Bivona and Bluebell co-founder Marco Taricco, both Italian, met at Columbia Business School in the 1990s before going on to investment-banking careers at Goldman Sachs and other banks, working in Milan, London and New York.
They started Bluebell in 2014 as an advisory firm providing investment ideas to other hedge funds, including Elliott Investment Management and Jana Partners, for years among the most feared U.S. activists, collectively managing billions.
By comparison, Bluebell started with about $20 million and now has $130 million in its main fund.
Bivona said Bluebell doesn’t need huge positions. It mobilizes support through other investors, unions and selective media interviews, according to marketing materials, without waging expensive proxy battles.

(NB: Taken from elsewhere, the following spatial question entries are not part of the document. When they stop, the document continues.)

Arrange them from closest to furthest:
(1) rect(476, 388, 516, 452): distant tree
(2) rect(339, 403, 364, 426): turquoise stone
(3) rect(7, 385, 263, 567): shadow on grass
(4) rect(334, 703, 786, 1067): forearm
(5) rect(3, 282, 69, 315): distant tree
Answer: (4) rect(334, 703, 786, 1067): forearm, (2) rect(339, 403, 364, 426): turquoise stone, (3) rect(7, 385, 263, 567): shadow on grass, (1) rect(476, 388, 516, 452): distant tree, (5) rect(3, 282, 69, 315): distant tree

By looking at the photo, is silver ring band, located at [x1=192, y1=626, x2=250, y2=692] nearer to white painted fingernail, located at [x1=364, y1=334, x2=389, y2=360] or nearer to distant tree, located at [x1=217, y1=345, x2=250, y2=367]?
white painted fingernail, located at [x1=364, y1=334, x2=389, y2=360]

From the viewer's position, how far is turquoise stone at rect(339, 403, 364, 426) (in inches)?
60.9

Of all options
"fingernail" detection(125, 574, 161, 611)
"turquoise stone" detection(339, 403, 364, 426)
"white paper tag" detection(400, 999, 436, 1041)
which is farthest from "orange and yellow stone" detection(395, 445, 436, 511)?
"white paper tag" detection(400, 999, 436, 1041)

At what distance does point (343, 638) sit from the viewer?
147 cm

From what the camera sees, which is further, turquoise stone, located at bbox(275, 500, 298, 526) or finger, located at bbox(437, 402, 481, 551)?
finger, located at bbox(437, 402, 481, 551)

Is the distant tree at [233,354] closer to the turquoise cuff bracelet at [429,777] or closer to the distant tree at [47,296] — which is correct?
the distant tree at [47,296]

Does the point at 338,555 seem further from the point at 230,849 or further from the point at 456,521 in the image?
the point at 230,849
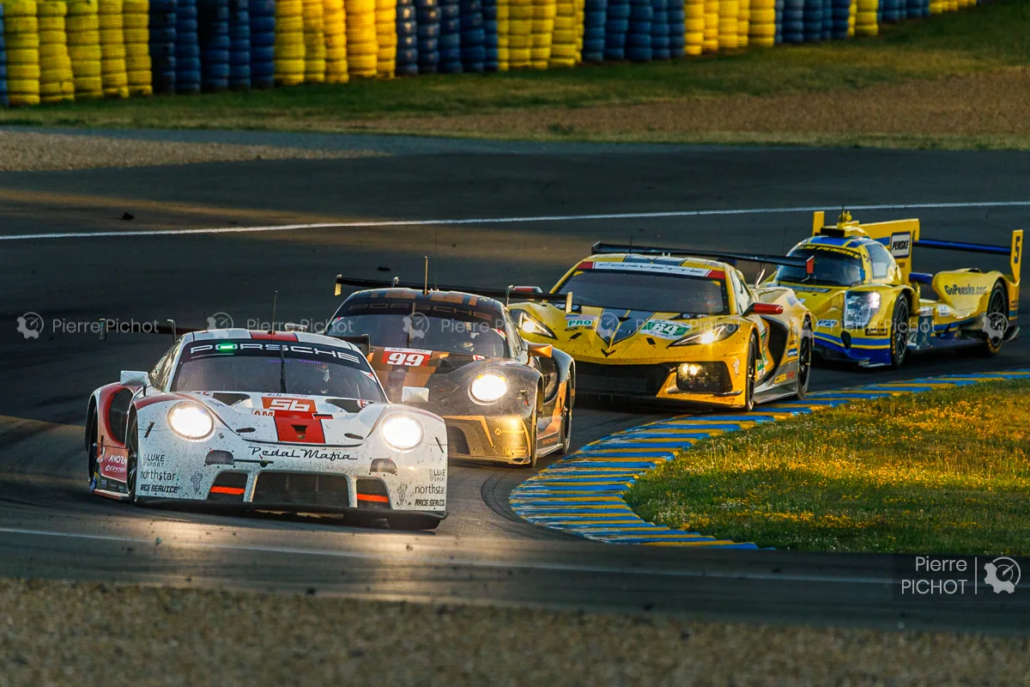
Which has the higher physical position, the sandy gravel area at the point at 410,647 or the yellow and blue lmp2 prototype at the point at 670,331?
the sandy gravel area at the point at 410,647

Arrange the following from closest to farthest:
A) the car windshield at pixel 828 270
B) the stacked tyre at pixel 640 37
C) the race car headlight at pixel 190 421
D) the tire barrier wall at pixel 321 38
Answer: the race car headlight at pixel 190 421, the car windshield at pixel 828 270, the tire barrier wall at pixel 321 38, the stacked tyre at pixel 640 37

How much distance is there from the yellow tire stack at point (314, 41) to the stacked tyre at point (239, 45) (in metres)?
1.20

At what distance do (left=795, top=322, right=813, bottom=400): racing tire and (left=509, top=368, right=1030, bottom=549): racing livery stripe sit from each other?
0.39ft

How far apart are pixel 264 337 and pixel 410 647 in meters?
4.85

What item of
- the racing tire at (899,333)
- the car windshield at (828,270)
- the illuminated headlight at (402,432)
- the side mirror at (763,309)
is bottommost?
the racing tire at (899,333)

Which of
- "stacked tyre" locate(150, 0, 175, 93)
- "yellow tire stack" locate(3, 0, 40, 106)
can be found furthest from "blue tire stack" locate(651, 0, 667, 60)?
"yellow tire stack" locate(3, 0, 40, 106)

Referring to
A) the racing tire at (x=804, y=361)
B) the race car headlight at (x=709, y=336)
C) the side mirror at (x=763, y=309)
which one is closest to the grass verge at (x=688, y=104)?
the racing tire at (x=804, y=361)

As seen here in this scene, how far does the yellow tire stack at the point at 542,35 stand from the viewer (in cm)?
4225

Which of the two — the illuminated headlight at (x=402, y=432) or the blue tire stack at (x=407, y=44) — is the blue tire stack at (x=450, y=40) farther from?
the illuminated headlight at (x=402, y=432)

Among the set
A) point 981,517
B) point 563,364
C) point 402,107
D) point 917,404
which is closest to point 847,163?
point 402,107

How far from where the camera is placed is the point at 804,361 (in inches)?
732

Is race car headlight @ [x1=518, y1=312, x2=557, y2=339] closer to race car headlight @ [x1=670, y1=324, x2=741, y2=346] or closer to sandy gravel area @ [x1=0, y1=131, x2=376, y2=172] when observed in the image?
race car headlight @ [x1=670, y1=324, x2=741, y2=346]

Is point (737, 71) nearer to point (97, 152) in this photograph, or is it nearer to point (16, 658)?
point (97, 152)

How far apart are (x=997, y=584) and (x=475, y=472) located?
5168 millimetres
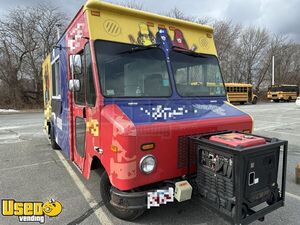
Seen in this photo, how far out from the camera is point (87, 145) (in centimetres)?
385

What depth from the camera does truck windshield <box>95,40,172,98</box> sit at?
11.1ft

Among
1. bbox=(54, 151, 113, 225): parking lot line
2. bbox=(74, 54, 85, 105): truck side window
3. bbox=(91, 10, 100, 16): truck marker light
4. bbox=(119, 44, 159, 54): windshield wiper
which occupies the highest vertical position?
bbox=(91, 10, 100, 16): truck marker light

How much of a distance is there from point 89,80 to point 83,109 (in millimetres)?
543

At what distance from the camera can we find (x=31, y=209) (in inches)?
153

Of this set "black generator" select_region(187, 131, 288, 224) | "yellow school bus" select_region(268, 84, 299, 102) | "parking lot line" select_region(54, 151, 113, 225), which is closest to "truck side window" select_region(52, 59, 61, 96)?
"parking lot line" select_region(54, 151, 113, 225)

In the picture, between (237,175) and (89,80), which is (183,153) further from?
(89,80)

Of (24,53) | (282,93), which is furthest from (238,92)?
(24,53)

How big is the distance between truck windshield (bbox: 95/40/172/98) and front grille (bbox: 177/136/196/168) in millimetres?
827

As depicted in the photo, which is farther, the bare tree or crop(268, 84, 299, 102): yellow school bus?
crop(268, 84, 299, 102): yellow school bus

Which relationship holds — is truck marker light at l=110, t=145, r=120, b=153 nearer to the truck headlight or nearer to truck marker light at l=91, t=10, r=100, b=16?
the truck headlight

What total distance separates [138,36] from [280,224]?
3154mm

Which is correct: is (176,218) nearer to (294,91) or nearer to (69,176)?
(69,176)

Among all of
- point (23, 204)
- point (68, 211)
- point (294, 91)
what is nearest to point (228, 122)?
point (68, 211)

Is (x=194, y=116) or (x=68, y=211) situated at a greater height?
(x=194, y=116)
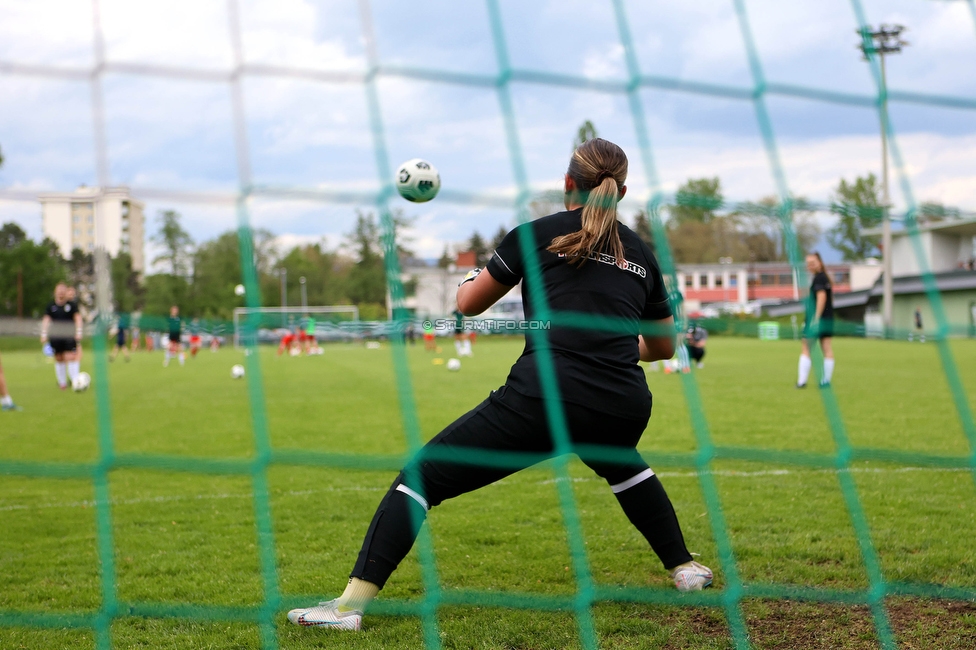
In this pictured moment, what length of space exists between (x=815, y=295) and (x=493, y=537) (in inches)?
265

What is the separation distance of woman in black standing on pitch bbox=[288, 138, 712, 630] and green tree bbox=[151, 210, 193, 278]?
134 cm

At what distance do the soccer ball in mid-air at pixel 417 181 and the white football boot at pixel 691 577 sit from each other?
1.73m

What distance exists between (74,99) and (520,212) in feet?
5.34

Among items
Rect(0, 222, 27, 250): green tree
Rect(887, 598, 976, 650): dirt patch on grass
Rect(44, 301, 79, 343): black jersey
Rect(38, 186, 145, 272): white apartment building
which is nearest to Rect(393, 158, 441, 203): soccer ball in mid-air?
Rect(38, 186, 145, 272): white apartment building

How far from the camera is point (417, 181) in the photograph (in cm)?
329

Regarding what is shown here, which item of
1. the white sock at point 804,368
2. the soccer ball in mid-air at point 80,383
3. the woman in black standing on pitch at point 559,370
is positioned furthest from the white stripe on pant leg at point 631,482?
the soccer ball in mid-air at point 80,383

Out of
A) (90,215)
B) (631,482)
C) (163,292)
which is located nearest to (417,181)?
(90,215)

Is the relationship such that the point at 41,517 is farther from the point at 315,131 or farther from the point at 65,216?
the point at 315,131

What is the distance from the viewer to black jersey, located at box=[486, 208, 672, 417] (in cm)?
255

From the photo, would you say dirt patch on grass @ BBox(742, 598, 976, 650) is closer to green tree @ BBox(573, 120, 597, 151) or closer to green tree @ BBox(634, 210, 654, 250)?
green tree @ BBox(634, 210, 654, 250)

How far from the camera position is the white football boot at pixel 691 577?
306 centimetres

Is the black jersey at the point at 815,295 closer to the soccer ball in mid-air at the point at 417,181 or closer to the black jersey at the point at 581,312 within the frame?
the soccer ball in mid-air at the point at 417,181

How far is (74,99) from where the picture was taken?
2.88 metres

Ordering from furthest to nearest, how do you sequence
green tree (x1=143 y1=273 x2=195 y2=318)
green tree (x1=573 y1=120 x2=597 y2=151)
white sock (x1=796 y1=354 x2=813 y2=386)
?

For one such campaign involving a chemicals company, Bluebell bought a single share to make the point that size was overrated.
Bluebell’s main pool of assets is currently divvied up across holdings in about a dozen companies. The typical holding time of a position is 18 months, Bivona said.
The fund’s BP position is held through a type of equity swap, or derivative, closely linked to the value of BP shares and which can be converted to shares any time, Bivona said.
Bluebell’s main hedge fund has reported annualized returns of 8.3%, net of fees, since inception, according to a January 2024 investor presentation. That compares with a roughly 6.9% average annual return for activist funds across the industry for the same period, according to hedge-fund tracker HFR.
In 2021, Bluebell led a successful push for a shake-up at French yogurt giant Danone, joining forces with other activist funds. The chairman, who also was CEO, stepped down in March 2021 in what was a rare victory for activist funds in France’s rigid corporate landscape.
In other campaigns, Bluebell prodded mining giant Glencore to unload its thermal coal business and complained that asset-management behemoth BlackRock shouldn’t try to impose its ideological beliefs on the corporate world in the form of its push to promote environmental, social and corporate-governance—or ESG—concerns.
Glencore didn’t engage with Bluebell. BlackRock executives met with Bluebell privately, and the company said publicly that it disagreed with Bluebell’s climate- and corporate-governance campaigns at companies where BlackRock was invested.
Bivona says Bluebell studied BP and talked to investors for about a year before taking its position in September 2023. He won’t name those investors but says, “If you see the history of underperformance of the share price, do you think you will find a happy community?”
The fund’s October letter was earlier reported by the Financial Times.
BP executives, including Auchincloss, last week hit the road to meet with investors in Europe, the U.S. and elsewhere, as they typically do after year-end earnings.
Auchincloss said last week that investors are supportive of the company’s direction and mix of traditional and newer businesses.
“I think they will hear a different view,” Bivona said in response to the CEO’s comments. “It’s a debate. Let’s see where we go.”